Tuesday, January 15th, 2008

Streets of Hong Kong

Some of the best photo opportunities in Hong Kong happened around dusk as the lights began to cast their magic on the streets. The time frame is tight, you need to be there, camera in hand, and catch the mix of daylight and night light. But the rewards are definately there for the taking as shown here. This shot, to my recollection was taken in the Temple street night market area.

My new Pentax K10D digital SLR was my companion for this trip. It was its first outing so I was interested to see how it would perform. True to some reviews, as I captured mainly in JPEG format, the images lacked saturation. I did boost it in camera slightly uisng the saturation adjustment but I opted to stop short of boosting it too much in the camera and fix the images myself later on.

I did take advantage from time to time of the K10D’s push button RAW mode which lets you press a button on the case and take one RAW image. I did this when I had time to take two shots and when I had something I thought would lend itself to working with in Camera RAW.
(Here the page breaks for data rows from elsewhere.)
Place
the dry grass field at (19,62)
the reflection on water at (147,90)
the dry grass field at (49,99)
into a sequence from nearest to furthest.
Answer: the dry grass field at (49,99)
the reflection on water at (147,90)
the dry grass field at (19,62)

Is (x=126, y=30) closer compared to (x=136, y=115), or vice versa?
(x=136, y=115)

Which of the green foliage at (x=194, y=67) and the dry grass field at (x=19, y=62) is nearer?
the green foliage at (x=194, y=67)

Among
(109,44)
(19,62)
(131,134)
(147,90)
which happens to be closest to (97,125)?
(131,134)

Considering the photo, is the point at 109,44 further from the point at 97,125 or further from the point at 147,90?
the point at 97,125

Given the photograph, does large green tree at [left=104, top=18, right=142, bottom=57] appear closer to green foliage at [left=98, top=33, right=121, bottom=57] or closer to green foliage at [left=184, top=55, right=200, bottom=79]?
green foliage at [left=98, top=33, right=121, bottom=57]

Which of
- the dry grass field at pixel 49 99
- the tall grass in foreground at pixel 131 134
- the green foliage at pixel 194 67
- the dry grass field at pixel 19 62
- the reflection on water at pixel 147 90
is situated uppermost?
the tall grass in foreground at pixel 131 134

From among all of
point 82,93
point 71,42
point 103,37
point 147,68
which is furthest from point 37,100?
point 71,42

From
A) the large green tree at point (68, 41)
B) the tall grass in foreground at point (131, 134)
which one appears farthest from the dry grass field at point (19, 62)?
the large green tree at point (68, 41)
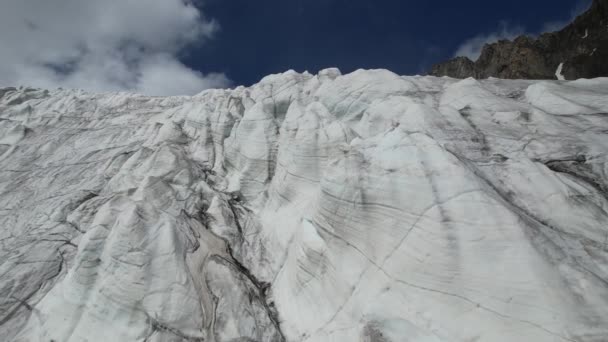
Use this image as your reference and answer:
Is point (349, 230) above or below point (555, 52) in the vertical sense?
below

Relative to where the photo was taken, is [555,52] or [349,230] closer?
[349,230]

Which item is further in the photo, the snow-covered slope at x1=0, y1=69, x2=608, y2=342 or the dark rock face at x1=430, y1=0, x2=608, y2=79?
the dark rock face at x1=430, y1=0, x2=608, y2=79

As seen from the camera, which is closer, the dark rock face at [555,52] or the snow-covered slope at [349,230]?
the snow-covered slope at [349,230]

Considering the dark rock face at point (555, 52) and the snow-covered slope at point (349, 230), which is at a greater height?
the dark rock face at point (555, 52)

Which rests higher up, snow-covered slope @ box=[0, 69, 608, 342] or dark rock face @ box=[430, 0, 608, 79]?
dark rock face @ box=[430, 0, 608, 79]
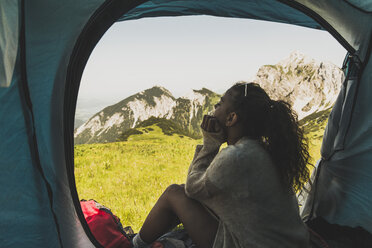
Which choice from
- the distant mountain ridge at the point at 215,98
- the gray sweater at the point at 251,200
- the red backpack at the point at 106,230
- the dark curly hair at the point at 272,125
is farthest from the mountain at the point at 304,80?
the gray sweater at the point at 251,200

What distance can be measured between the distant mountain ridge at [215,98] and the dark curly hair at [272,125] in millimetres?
98401

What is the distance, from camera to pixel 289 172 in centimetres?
178

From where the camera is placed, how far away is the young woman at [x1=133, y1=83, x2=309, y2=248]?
1590mm

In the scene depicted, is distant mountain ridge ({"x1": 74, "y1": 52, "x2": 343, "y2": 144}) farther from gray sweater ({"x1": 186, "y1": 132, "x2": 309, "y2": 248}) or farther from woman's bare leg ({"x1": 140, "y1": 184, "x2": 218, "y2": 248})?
gray sweater ({"x1": 186, "y1": 132, "x2": 309, "y2": 248})

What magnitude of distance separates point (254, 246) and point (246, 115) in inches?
35.2

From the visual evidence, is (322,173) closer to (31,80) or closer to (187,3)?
(187,3)

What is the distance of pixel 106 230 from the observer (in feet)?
7.63

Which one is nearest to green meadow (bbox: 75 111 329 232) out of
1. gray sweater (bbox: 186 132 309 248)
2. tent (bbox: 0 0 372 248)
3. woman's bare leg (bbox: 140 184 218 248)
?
tent (bbox: 0 0 372 248)

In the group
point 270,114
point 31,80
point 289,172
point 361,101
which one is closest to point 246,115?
point 270,114

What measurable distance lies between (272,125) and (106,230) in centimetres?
175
However, and this is a big thing, in Photoshop CS3 you can open any JPEG image in Camera RAW and work with a subset of the Camera Raw functions on the image. This is a very powerful new tool and makes it easy to apply some fixes that would take more time in Photoshop – and, because you’re working in Camera RAW, the fixes aren’t saved to the image so they can be undone any time.

Curious? Open Photoshop CS3 Bridge, find your JPEG image and right click it. Instead of choosing Open, choose Open in Camera RAW and go play!

Helen Bradley

Monday, January 14th, 2008

Setting tabs in Word

If you only ever use the toolbars in Word you are missing out on a lot of functionality. One thing you can’t do using the toolbar that you can do with menus is to set a dot leader tab.

Choose Format > Tabs and not only can you select the type of tab and its exact position on the ruler but you can select from one of four leader styles. These leader characters appear before the tab stop, so they extend from the last character on the line to the tab position and they are the tool to use when creating lines for users to handwrite text into, for example.

Helen Bradley

Monday, January 14th, 2008

Reflections in Hong Kong

One of the things I found myself photographing in Hong Kong and in Tokyo was reflections. The images I caught of buildings reflected in other buildings are mini worlds that exist only for those who choose to see them.

Rreflections are a different reality. While the building doing the reflecting might not be visually interesting per se and the building being reflected might not be so great, the combination of the two is so wonderful and temporary.

Photographing them is as if life is rewarding you for using your eyes to see, not just look.